(Problem details): Reproduce every record below exactly as written, leaving out any pictures.

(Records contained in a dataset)

┌──

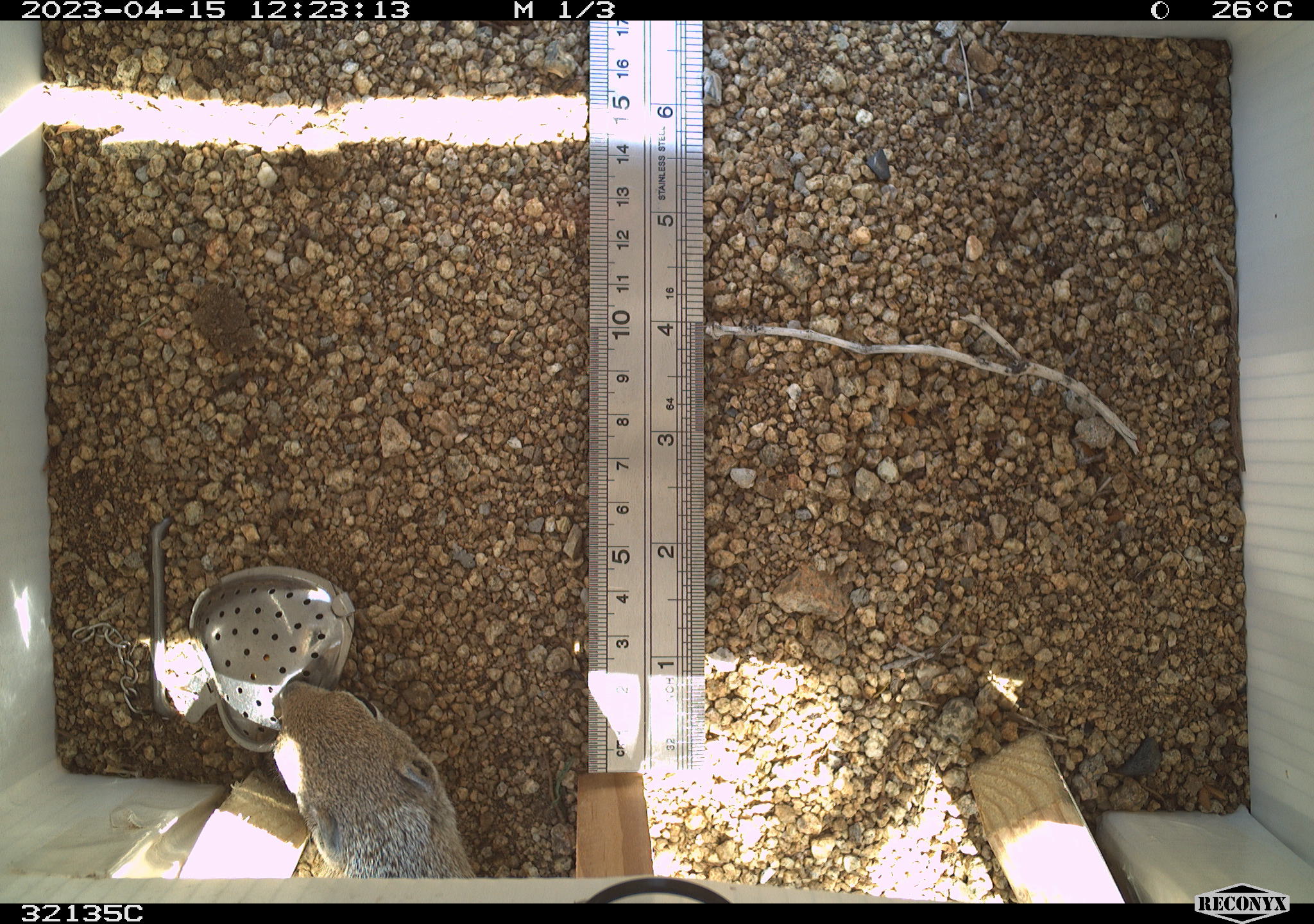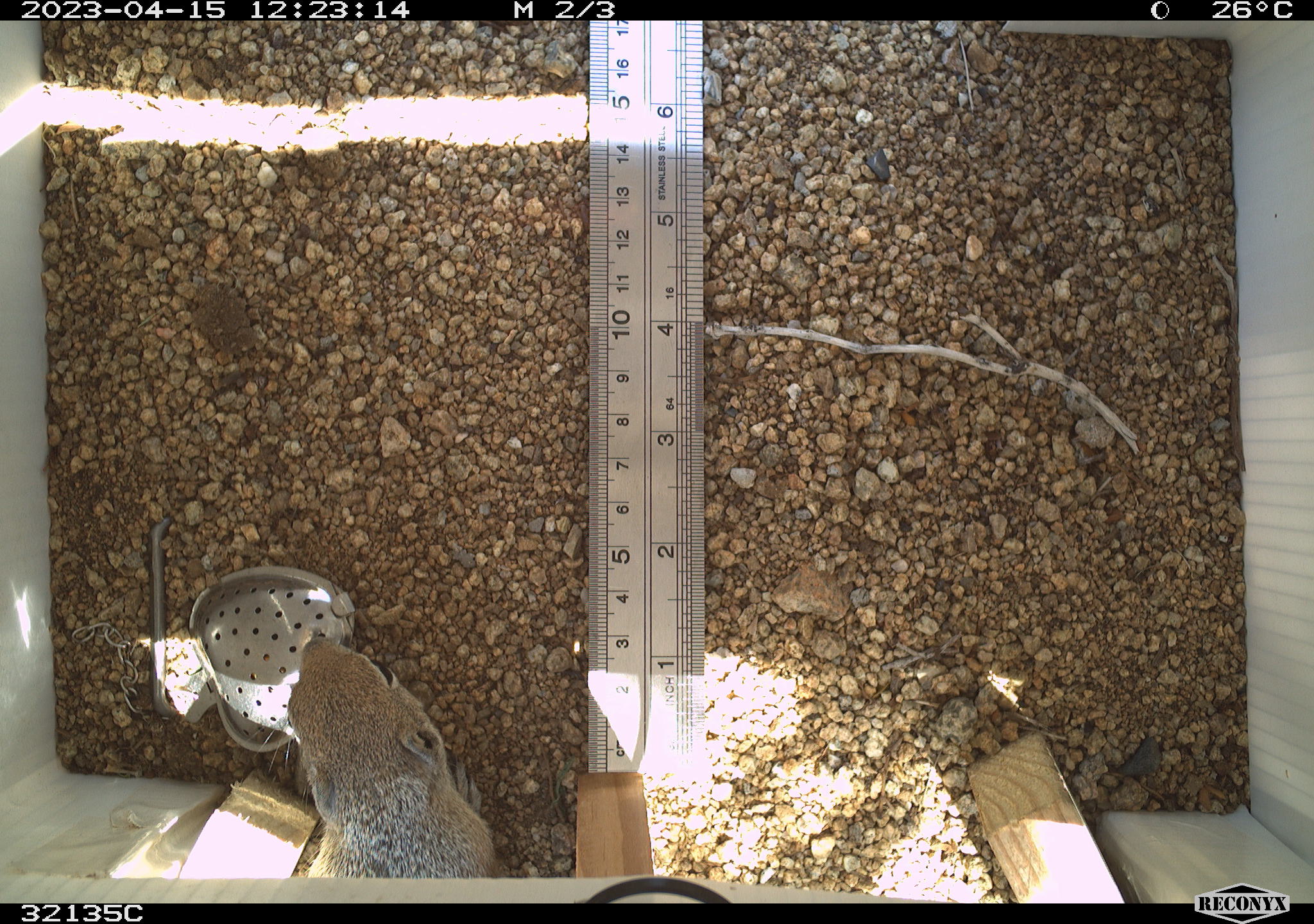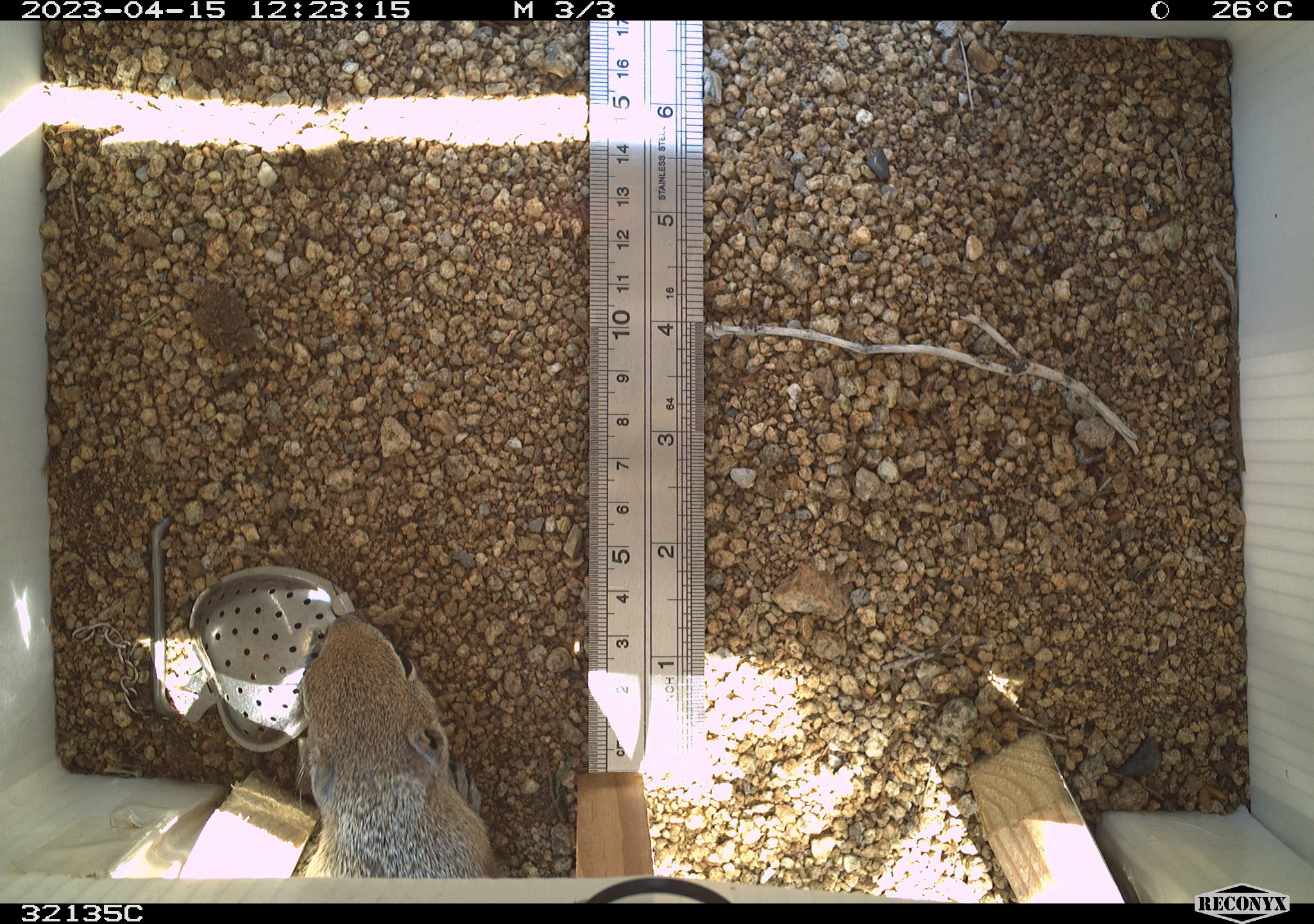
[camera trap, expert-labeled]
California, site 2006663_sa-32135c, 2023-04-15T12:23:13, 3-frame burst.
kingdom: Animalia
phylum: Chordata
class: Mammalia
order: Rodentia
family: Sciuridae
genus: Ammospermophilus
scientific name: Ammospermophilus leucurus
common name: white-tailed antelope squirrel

└──

(Response to the task):
[camera trap, expert-labeled]
California, site 2006663_sa-32135c, 2023-04-15T12:23:13, 3-frame burst.
kingdom: Animalia
phylum: Chordata
class: Mammalia
order: Rodentia
family: Sciuridae
genus: Ammospermophilus
scientific name: Ammospermophilus leucurus
common name: white-tailed antelope squirrel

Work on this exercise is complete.